• Scene-based reasoning data
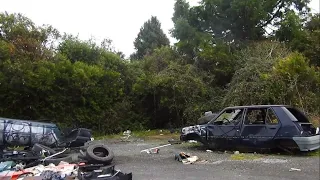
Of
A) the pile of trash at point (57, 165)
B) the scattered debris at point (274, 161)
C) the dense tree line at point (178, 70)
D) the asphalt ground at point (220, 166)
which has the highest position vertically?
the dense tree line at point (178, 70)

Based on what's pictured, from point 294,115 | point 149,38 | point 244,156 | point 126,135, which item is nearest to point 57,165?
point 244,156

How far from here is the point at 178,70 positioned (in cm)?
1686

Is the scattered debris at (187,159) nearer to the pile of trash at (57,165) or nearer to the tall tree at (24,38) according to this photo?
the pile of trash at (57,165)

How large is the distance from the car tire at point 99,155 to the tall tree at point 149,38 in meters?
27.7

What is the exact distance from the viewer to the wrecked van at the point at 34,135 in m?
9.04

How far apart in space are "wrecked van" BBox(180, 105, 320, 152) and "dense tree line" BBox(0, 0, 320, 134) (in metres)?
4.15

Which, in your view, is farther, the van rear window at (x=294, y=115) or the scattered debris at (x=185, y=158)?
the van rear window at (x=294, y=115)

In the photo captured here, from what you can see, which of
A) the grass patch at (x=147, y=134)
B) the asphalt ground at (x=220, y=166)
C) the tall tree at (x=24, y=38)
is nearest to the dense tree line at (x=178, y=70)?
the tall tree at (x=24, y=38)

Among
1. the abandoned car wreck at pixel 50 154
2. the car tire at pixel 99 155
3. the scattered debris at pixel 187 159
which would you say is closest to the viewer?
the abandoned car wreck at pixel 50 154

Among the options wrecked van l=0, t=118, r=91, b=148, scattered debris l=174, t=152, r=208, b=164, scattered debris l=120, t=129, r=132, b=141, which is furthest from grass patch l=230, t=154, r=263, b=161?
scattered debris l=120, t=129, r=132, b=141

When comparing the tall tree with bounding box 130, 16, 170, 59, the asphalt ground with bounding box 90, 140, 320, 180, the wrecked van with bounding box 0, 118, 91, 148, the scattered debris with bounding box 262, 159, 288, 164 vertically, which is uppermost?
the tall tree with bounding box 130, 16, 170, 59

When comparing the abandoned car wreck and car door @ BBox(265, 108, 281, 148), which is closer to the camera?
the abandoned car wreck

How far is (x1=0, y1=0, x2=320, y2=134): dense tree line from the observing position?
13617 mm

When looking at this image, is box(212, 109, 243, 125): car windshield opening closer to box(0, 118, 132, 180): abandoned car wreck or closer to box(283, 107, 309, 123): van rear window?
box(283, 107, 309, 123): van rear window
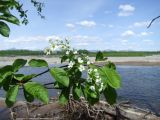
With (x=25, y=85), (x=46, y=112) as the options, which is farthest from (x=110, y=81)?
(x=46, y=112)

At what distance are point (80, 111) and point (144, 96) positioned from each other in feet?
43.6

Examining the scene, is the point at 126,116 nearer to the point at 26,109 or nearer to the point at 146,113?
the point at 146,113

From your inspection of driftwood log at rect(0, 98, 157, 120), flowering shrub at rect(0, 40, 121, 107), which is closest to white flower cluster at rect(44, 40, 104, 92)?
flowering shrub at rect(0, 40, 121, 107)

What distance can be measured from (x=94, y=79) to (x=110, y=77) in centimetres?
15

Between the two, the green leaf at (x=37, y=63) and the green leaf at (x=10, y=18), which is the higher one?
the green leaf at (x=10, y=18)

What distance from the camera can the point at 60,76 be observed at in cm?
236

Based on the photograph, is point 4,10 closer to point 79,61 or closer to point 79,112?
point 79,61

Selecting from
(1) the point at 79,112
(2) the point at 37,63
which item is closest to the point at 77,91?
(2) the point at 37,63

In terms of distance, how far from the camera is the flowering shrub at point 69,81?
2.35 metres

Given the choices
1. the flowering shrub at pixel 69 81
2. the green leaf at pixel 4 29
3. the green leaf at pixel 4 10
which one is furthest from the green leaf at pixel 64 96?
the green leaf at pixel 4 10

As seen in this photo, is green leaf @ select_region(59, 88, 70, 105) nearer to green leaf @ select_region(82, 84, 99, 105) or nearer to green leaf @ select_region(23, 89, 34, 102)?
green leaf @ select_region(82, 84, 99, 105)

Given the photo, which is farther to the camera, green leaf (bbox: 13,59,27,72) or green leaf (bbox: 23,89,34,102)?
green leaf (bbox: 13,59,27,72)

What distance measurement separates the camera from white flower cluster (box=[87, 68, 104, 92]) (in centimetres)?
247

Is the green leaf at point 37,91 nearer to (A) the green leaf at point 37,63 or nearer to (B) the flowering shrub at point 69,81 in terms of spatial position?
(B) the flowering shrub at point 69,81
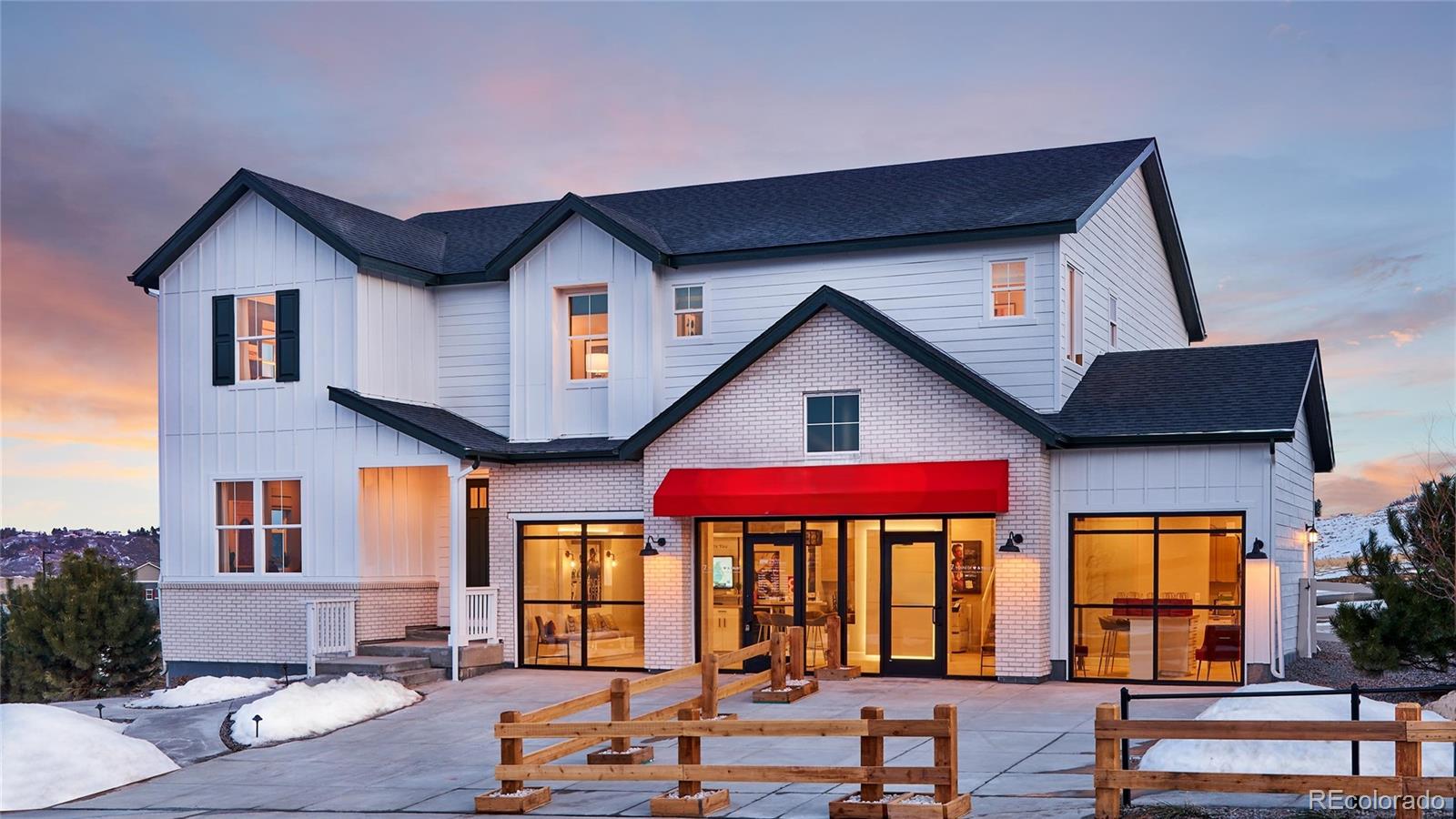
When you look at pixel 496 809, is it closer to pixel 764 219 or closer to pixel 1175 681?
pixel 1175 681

• GOAL
Copy every line of the data above word for word. Omit the pictures.

• SOLUTION FOR THIS EXERCISE
Of
A) the pile of trash at point (57, 165)
B) the scattered debris at point (274, 161)
C) the dense tree line at point (178, 70)
D) the asphalt ground at point (220, 166)
which has the highest position vertically?
the dense tree line at point (178, 70)

Based on what's pictured, from point 294,115 | point 149,38 | point 244,156 | point 126,135, which item is nearest to point 57,165?
point 244,156

How far from here is the point at 178,70 positioned (in cm)?
1686

Is the scattered debris at (187,159) nearer to the pile of trash at (57,165) or nearer to the tall tree at (24,38) according to this photo?
the pile of trash at (57,165)

How large is the distance from the car tire at point 99,155 to the tall tree at point 149,38 in meters?
27.7

What is the exact distance from the viewer to the wrecked van at the point at 34,135 in m?
9.04

How far apart in space are "wrecked van" BBox(180, 105, 320, 152) and "dense tree line" BBox(0, 0, 320, 134) (in metres)?
4.15

Which, in your view, is farther, the van rear window at (x=294, y=115) or the scattered debris at (x=185, y=158)?
the van rear window at (x=294, y=115)

In the photo captured here, from what you can see, which of
A) the grass patch at (x=147, y=134)
B) the asphalt ground at (x=220, y=166)
C) the tall tree at (x=24, y=38)
is nearest to the dense tree line at (x=178, y=70)?
the tall tree at (x=24, y=38)

Among
1. the abandoned car wreck at pixel 50 154
2. the car tire at pixel 99 155
3. the scattered debris at pixel 187 159
which would you say is closest to the viewer?
the abandoned car wreck at pixel 50 154

Among the options wrecked van l=0, t=118, r=91, b=148, scattered debris l=174, t=152, r=208, b=164, scattered debris l=120, t=129, r=132, b=141, which is furthest from grass patch l=230, t=154, r=263, b=161?
scattered debris l=120, t=129, r=132, b=141

When comparing the tall tree with bounding box 130, 16, 170, 59, the asphalt ground with bounding box 90, 140, 320, 180, the wrecked van with bounding box 0, 118, 91, 148, the scattered debris with bounding box 262, 159, 288, 164 vertically, which is uppermost?
the tall tree with bounding box 130, 16, 170, 59

When comparing the abandoned car wreck and car door @ BBox(265, 108, 281, 148), which is closer to the camera?
the abandoned car wreck

How far is (x1=0, y1=0, x2=320, y2=134): dense tree line from the observing position?
13617 mm

When looking at this image, is box(212, 109, 243, 125): car windshield opening closer to box(0, 118, 132, 180): abandoned car wreck or closer to box(283, 107, 309, 123): van rear window?
box(283, 107, 309, 123): van rear window
With (x=25, y=85), (x=46, y=112) as the options, which is farthest from (x=110, y=81)?
(x=46, y=112)

At what distance are point (80, 111) and point (144, 96) positioned from each other in feet?
43.6

Examining the scene, is the point at 126,116 nearer to the point at 26,109 or nearer to the point at 146,113?
the point at 146,113

From your inspection of driftwood log at rect(0, 98, 157, 120), flowering shrub at rect(0, 40, 121, 107), which is closest to white flower cluster at rect(44, 40, 104, 92)?
flowering shrub at rect(0, 40, 121, 107)

What distance can be measured from (x=94, y=79) to (x=110, y=77) in centimetres?
15

Between the two, the green leaf at (x=37, y=63) and the green leaf at (x=10, y=18), which is the higher one?
the green leaf at (x=10, y=18)

What distance from the camera can the point at 60,76 be observed at in cm?
236

Based on the photograph, is point 4,10 closer to point 79,61 or closer to point 79,112?
point 79,61

Selecting from
(1) the point at 79,112
(2) the point at 37,63
which item is closest to the point at 77,91?
(2) the point at 37,63

In terms of distance, how far from the camera is the flowering shrub at point 69,81?
2.35 metres

Given the choices
1. the flowering shrub at pixel 69 81
2. the green leaf at pixel 4 29
3. the green leaf at pixel 4 10
which one is furthest from the green leaf at pixel 64 96?
the green leaf at pixel 4 10

As seen in this photo, is green leaf @ select_region(59, 88, 70, 105) nearer to green leaf @ select_region(82, 84, 99, 105) or nearer to green leaf @ select_region(23, 89, 34, 102)?
green leaf @ select_region(82, 84, 99, 105)

Given the photo, which is farther to the camera, green leaf (bbox: 13,59,27,72) or green leaf (bbox: 23,89,34,102)?
green leaf (bbox: 13,59,27,72)

What distance measurement separates the camera from white flower cluster (box=[87, 68, 104, 92]) (in centimetres)?
247

Is the green leaf at point 37,91 nearer to (A) the green leaf at point 37,63 or nearer to (B) the flowering shrub at point 69,81 in terms of spatial position?
(B) the flowering shrub at point 69,81
When you look at pixel 496 809, is it closer to pixel 764 219 or closer to pixel 1175 681?
pixel 1175 681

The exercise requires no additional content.